To do: Resume the EVgo interview transcript below from its final sentence, carrying on with its speaker's account of EVgo's software.

Supplied passage:
--------

Well, and I think on your last earnings call, you mentioned some utilization rates on a number of your sites, and many of them have pretty good utilization.

Cathy Zoi
CEO, EVgo

Yeah. In fact, yes, so your question is, are we? We're looking for returns. We're indexing on where we can get that return on investment over a 10-year period. Sometimes, you know, the utilization is going to be so high, and the subsidies or the offsets to our CapEx are so high that we only need a couple sessions a day to make money. Other places that are not quite as favorable, it might be a longer term payback, where we need a higher utilization to make money. Overall, we never sort of model that we'll get more than, you know, low 20% in the utilization category. That even though on our network today, we've got stations that are used with over 50% utilization, many over 30% utilization.

But we model conservatively, just to be sure that we're, you know, gonna get our money back.

Mark Delaney
Managing Director, Senior Equity Analyst, Goldman Sachs

You know, I think you also have your extended business line, where the customer ends up owning the charger rather than EVgo. So you'd be, you know, like, relatively agnostic to the utilization rates of the site itself. Maybe talk in a bit more detail around what kind of growth EVgo is seeing in that business.

Cathy Zoi
CEO, EVgo

Yeah. So our seminal... We had a few contracts that were the eXtend business model before we named it eXtend. And then we had this, we scored this very, very big deal with Pilot Flying J, which is 2,000 stalls at truck stops across the country on highway corridors. Now, why is that interesting to EVgo? We would look at corridor locations, highway locations, that we could never really make them pencil because the utilization on corridors wasn't, at that time, good enough to meet our return hurdles. However, Pilot Flying J was really excited about the electrification of transportation and said, "No, no, no, we'll take the risk on the utilization.

In fact, we wanna own the assets, but can you design them, construct them for us, and operate them for us?" And so we have a lovely sort of revenue stream that complements our own business model that, that is not exposed to utilization risk... So that's, that's going very, very well. And now with NEVI money available across the board, there are other site hosts that are in places where we might not necessarily wanna own the assets, but they, those site hosts do wanna own the assets, and so we're in conversations with them about the eXtend business model. I mean, Meijer is one of them. Meijer, we do have some locations at the Meijer grocery store, a very big grocery store chain in the Midwest, where we own the assets.

And then we have another set in Ohio that's receiving NEVI money, that Meijer will own the assets on their books, but EVgo will do. It's a classic eXtend offering, where we'll design, construct, and then operate those locations for Meijer.

Mark Delaney
Managing Director, Senior Equity Analyst, Goldman Sachs

You touched on software and services a little bit. Can you elaborate on what you provide and maybe how that's different if it's the extended business versus your own assets?

Cathy Zoi
CEO, EVgo

Look, every successful business in the world today is a software business, and EVgo is no exception. We've invested very heavily in really clever software that is 24/7 network operation center, so we can always see what's going on on our network. We have customer-oriented software so that if you plug in at an EVgo station, you can get a coupon for stores that are nearby. We have reservation software so that you can make a reservation to know that the charger's gonna be available when you show up there.

--------

Scene-based reasoning records
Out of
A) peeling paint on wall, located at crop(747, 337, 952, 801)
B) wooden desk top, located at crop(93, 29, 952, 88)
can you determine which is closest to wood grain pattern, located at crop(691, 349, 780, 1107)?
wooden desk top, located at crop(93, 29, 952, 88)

--------

Written response:
And then we have software that is a B2B software, where we have developed a product called EVgo Inside, for example, that we are able to provide a white label service to an OEM, so that when you're, like, driving a Toyota bZ4X, you'll see the charging stations in the app. That's powered by EVgo Inside, but it looks like it's Toyota. We have developed another fleet optimization software called EVgo Optima. Again, that is provides connective tissue between the logistics management, that fleets need to do to make a lot of money with the charging services and energy management.

Mark Delaney
Managing Director, Senior Equity Analyst, Goldman Sachs

EVgo has a handful of initiatives, that I think can be pretty positive for retention, membership programs, OEM partnerships, and, and hopefully drive a lot of repeat users and help with the, utilization rates as well. Is there anything you can share, with respect to the traction that EVgo has with these efforts, like membership programs?

Cathy Zoi
CEO, EVgo

Yeah. I mean, we have almost everybody who buys an EV comes to EVgo. And so they come to the website, they sign up, and they become a member of EVgo. We're maybe even over 600,000 now. I think at our last earnings call, we were at about 600,000 EVgo members, so that's really great. What we have in addition to that is we have a rewards program to keep those people coming back more and more. And, you know, that we're continuing to enhance that program. As I mentioned, we've got the coupon programs and the reservation programs that also create customer stickiness. But at the end of the day, I think what people really want is they want good locations and a reliable network.

So that's one of the things that EVgo has invested in partnering with all of the top grocery store chains, many of the big box retailers, because our philosophy is charging. You know, when you're charging, other than when you're on a road trip, but when you're charging around a metropolitan area where you live, charging shouldn't have to be a separate destination where you just sit in your car. You can charge while you're doing something else, like going to get a coffee, going to the grocery store, going to the gym, watching your kids play sports, et cetera. So we tend to locate our stations in places that are convenient for lifestyle choices.

Mark Delaney
Managing Director, Senior Equity Analyst, Goldman Sachs

You could do the playgrounds, and that'd be good for younger kids and parents with younger kids.

Cathy Zoi
CEO, EVgo

Like yours.

Mark Delaney
Managing Director, Senior Equity Analyst, Goldman Sachs

Yes. Yeah, I wanted to get into some of the government funding. You mentioned NEVI, you know, but, you know, more broadly, there's the IRA, the Bipartisan Infrastructure, but maybe talk a little bit around the opportunity that EVgo has to, you know, be able to capitalize on some of those, programs.

Cathy Zoi
CEO, EVgo

Well, we've all heard it. This is, between the Bipartisan Infrastructure Law and the IRA, the single biggest investment in climate technologies ever in the history of the world. And I've been working on climate stuff for decades. So this is really, really exciting. And that's across all clean energy, you know, non-carbon emitting sources. I mean, it's the whole plethora of stuff. Agriculture, it's across the economy, and it needs to be. When we for EV charging and EV, the EV sector, there are consumer incentives for purchasing EVs and even used EVs now. And then there are incentives like the IRA, the 30C tax credit, that's gonna be really terrific for EVgo because we get a tax credit when we're building in particular geographies.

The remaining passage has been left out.